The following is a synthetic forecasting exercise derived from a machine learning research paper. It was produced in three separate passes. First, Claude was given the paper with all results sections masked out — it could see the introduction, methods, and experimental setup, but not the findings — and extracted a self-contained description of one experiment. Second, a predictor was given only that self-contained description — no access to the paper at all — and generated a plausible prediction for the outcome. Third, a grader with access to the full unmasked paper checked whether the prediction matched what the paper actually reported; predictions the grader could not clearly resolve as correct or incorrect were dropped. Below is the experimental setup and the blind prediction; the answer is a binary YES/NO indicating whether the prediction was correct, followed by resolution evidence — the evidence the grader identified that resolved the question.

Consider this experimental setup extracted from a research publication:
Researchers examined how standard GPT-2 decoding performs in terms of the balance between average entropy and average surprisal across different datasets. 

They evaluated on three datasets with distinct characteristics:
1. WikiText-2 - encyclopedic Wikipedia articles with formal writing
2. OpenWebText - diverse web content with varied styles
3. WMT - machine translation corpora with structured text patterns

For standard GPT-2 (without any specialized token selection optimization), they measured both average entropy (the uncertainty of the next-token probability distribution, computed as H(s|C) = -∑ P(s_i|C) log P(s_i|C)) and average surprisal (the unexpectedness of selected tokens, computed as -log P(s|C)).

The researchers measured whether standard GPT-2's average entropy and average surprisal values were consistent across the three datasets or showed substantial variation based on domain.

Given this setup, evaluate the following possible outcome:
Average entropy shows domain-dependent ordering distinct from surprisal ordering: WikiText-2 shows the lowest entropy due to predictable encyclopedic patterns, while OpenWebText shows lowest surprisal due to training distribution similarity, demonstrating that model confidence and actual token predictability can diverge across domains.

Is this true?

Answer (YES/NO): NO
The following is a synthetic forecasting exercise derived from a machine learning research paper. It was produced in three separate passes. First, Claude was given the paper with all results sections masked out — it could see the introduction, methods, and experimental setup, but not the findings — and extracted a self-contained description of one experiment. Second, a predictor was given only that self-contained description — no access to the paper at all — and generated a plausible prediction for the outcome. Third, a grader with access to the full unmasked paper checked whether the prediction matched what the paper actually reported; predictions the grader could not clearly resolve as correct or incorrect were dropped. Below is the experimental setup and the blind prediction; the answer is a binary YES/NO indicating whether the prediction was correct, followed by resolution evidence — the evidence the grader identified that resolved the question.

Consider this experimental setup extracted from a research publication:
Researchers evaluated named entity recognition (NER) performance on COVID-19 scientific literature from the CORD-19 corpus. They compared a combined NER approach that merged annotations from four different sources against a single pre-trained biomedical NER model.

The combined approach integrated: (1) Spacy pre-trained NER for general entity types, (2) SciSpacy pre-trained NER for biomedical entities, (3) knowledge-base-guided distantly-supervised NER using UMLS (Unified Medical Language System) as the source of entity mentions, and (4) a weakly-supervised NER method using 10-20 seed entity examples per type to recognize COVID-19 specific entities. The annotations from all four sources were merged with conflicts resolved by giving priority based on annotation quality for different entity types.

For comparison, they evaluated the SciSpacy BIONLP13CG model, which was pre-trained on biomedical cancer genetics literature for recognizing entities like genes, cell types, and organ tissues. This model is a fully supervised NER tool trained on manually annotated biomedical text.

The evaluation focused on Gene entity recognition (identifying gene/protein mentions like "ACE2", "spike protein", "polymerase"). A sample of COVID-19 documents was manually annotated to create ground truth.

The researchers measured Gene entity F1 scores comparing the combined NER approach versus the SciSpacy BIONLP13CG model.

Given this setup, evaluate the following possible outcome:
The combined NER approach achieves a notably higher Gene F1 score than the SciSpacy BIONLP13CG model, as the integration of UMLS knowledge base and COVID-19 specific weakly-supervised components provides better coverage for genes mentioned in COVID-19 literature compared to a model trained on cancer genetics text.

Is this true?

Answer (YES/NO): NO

◆ Work order ◆
Return every record in full, word for word.

◆ Expected answer ◆
The following is a synthetic forecasting exercise derived from a machine learning research paper. It was produced in three separate passes. First, Claude was given the paper with all results sections masked out — it could see the introduction, methods, and experimental setup, but not the findings — and extracted a self-contained description of one experiment. Second, a predictor was given only that self-contained description — no access to the paper at all — and generated a plausible prediction for the outcome. Third, a grader with access to the full unmasked paper checked whether the prediction matched what the paper actually reported; predictions the grader could not clearly resolve as correct or incorrect were dropped. Below is the experimental setup and the blind prediction; the answer is a binary YES/NO indicating whether the prediction was correct, followed by resolution evidence — the evidence the grader identified that resolved the question.

Consider this experimental setup extracted from a research publication:
Researchers examined how standard GPT-2 decoding performs in terms of the balance between average entropy and average surprisal across different datasets. 

They evaluated on three datasets with distinct characteristics:
1. WikiText-2 - encyclopedic Wikipedia articles with formal writing
2. OpenWebText - diverse web content with varied styles
3. WMT - machine translation corpora with structured text patterns

For standard GPT-2 (without any specialized token selection optimization), they measured both average entropy (the uncertainty of the next-token probability distribution, computed as H(s|C) = -∑ P(s_i|C) log P(s_i|C)) and average surprisal (the unexpectedness of selected tokens, computed as -log P(s|C)).

The researchers measured whether standard GPT-2's average entropy and average surprisal values were consistent across the three datasets or showed substantial variation based on domain.

Given this setup, evaluate the following possible outcome:
Average entropy shows domain-dependent ordering distinct from surprisal ordering: WikiText-2 shows the lowest entropy due to predictable encyclopedic patterns, while OpenWebText shows lowest surprisal due to training distribution similarity, demonstrating that model confidence and actual token predictability can diverge across domains.

Is this true?

Answer (YES/NO): NO
The following is a synthetic forecasting exercise derived from a machine learning research paper. It was produced in three separate passes. First, Claude was given the paper with all results sections masked out — it could see the introduction, methods, and experimental setup, but not the findings — and extracted a self-contained description of one experiment. Second, a predictor was given only that self-contained description — no access to the paper at all — and generated a plausible prediction for the outcome. Third, a grader with access to the full unmasked paper checked whether the prediction matched what the paper actually reported; predictions the grader could not clearly resolve as correct or incorrect were dropped. Below is the experimental setup and the blind prediction; the answer is a binary YES/NO indicating whether the prediction was correct, followed by resolution evidence — the evidence the grader identified that resolved the question.

Consider this experimental setup extracted from a research publication:
Researchers evaluated named entity recognition (NER) performance on COVID-19 scientific literature from the CORD-19 corpus. They compared a combined NER approach that merged annotations from four different sources against a single pre-trained biomedical NER model.

The combined approach integrated: (1) Spacy pre-trained NER for general entity types, (2) SciSpacy pre-trained NER for biomedical entities, (3) knowledge-base-guided distantly-supervised NER using UMLS (Unified Medical Language System) as the source of entity mentions, and (4) a weakly-supervised NER method using 10-20 seed entity examples per type to recognize COVID-19 specific entities. The annotations from all four sources were merged with conflicts resolved by giving priority based on annotation quality for different entity types.

For comparison, they evaluated the SciSpacy BIONLP13CG model, which was pre-trained on biomedical cancer genetics literature for recognizing entities like genes, cell types, and organ tissues. This model is a fully supervised NER tool trained on manually annotated biomedical text.

The evaluation focused on Gene entity recognition (identifying gene/protein mentions like "ACE2", "spike protein", "polymerase"). A sample of COVID-19 documents was manually annotated to create ground truth.

The researchers measured Gene entity F1 scores comparing the combined NER approach versus the SciSpacy BIONLP13CG model.

Given this setup, evaluate the following possible outcome:
The combined NER approach achieves a notably higher Gene F1 score than the SciSpacy BIONLP13CG model, as the integration of UMLS knowledge base and COVID-19 specific weakly-supervised components provides better coverage for genes mentioned in COVID-19 literature compared to a model trained on cancer genetics text.

Is this true?

Answer (YES/NO): NO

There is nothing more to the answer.